FEW PARTISAN RESIDENTS of this community look back with much fondness on the years when the District was entirely under the colonial thumb of Congress, with three presidentially appointed commissioners installed in city hall to mind the store as well as their municipal Ps and Qs. But if ever there was an exciting respite in the District Building back then, it was the two-year run of F. Joseph (Jiggs) Donohue as a commissioner and eventually as president of the board of commissioners. Mr. Donohue, who died here Tuesday at the age of 78, promptly won the hearts of Washingtonians with a nonstop barrage of blarney, boosterism and remarkably gutsy speeches in behalf of this city and its rightful desire for a measure of self-determination.

Mr. Donohue never was content to be a mere caretaker in the District Building. He plunged in quickly - making more than 400 speeches in his first year, initiating weekly radio and television reports to the people on the doings of government and encouraging citizen participation in their restricted local franchise. There was the time in February 1953, for example, when Mr. Donohue was sitting as a spectator at a session of the Senate District Committee, listening to members rattle off their ideas on how the city should be run. Afte they had finished, he was asked if he had anything to say. He proceeded to accuse Congress of "studied neglect" of the city, noting that the burden had become one that taxpayers could "no longer continue to endure."
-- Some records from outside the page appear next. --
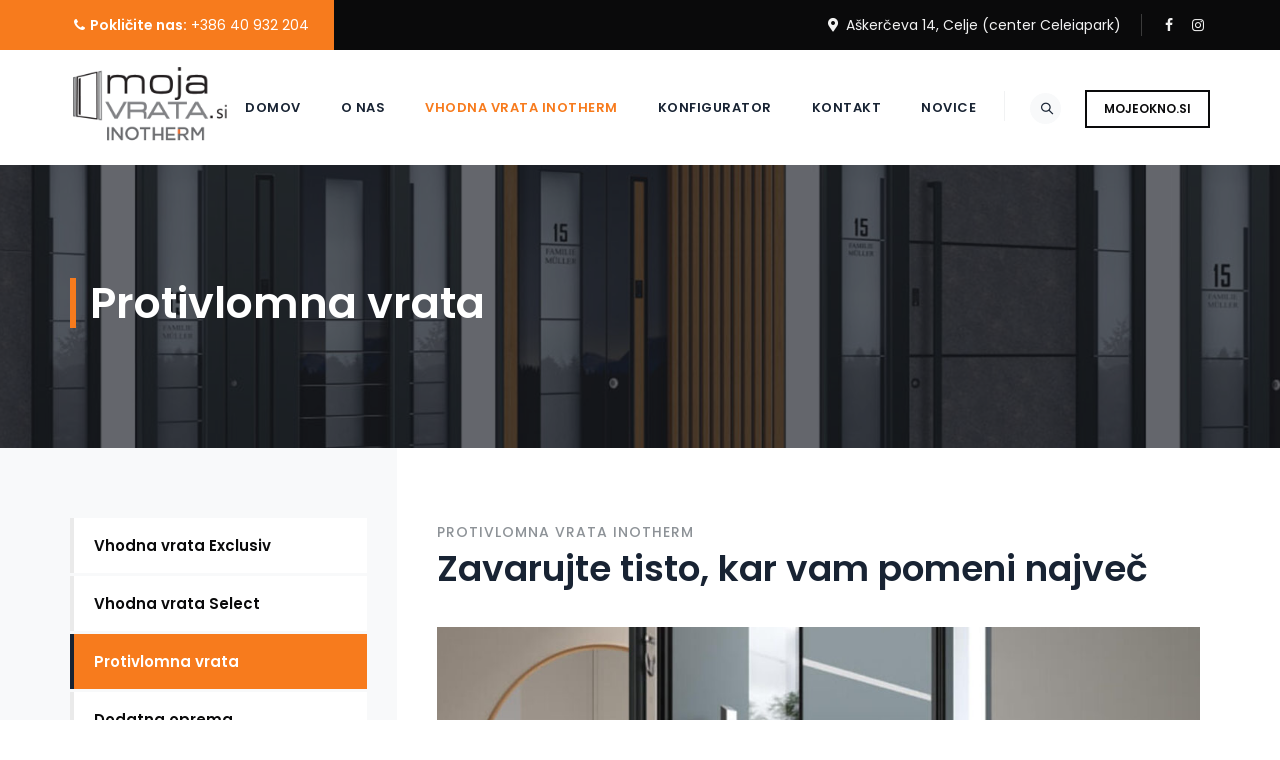

--- FILE ---
content_type: text/css
request_url: https://mojavrata.si/wp-content/uploads/elementor/css/post-7560.css?ver=1711720976
body_size: 217
content:
.elementor-7560 .elementor-element.elementor-element-5e492ad{padding:80px 0px 20px 0px;}.elementor-7560 .elementor-element.elementor-element-e36be00 .tm-heading-subheading{text-align:left;}.elementor-7560 .elementor-element.elementor-element-90cb737{padding:0px 0px 0px 0px;}.elementor-7560 .elementor-element.elementor-element-ff03cb2 .elementor-heading-title{font-size:26px;line-height:36px;}.elementor-7560 .elementor-element.elementor-element-f3355a7{--divider-border-style:solid;--divider-color:#EBEBEB;--divider-border-width:1px;}.elementor-7560 .elementor-element.elementor-element-f3355a7 .elementor-divider-separator{width:100%;}.elementor-7560 .elementor-element.elementor-element-f3355a7 .elementor-divider{padding-top:1px;padding-bottom:1px;}.elementor-7560 .elementor-element.elementor-element-c1d25a5{padding:28px 0px 0px 0px;}.elementor-7560 .elementor-element.elementor-element-525f60a > .elementor-element-populated{margin:-5px 0px 0px 0px;--e-column-margin-right:0px;--e-column-margin-left:0px;}.elementor-7560 .elementor-element.elementor-element-d37c301 .elementor-heading-title{font-size:26px;line-height:36px;}.elementor-7560 .elementor-element.elementor-element-fe953f4 > .elementor-widget-container{margin:-10px 0px 0px 0px;}.elementor-7560 .elementor-element.elementor-element-32c99f58 .elementor-button{line-height:18px;}@media(min-width:768px){.elementor-7560 .elementor-element.elementor-element-525f60a{width:52.678%;}.elementor-7560 .elementor-element.elementor-element-89bcb63{width:47.259%;}}@media(max-width:1024px){.elementor-7560 .elementor-element.elementor-element-5e492ad{padding:50px 0px 0px 0px;}}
Mr. Donohue also spoke bluntly to the senators about the racial makeup of the city and its connection with the denial of voting rights here: "We look like Americans and dress like Americans. We pay taxes like Americans. When war comes we fight like Americans. But we have no rights as Americans either to vote for our local minucipal officers, or to vote for the president or vice president of the United States."

With characteristic fervor, Mr. Donohue campaigned for larger federal payments to the city, improved personnel procedures, an end to segregated schools, greater economic development and home rule. Though his interest in home rule later turned to opposition, he will be remembered most for his stout devotion to the city at a time when it counted a great deal - and for bringing to the District Building the vitality it needed to press on for better local government.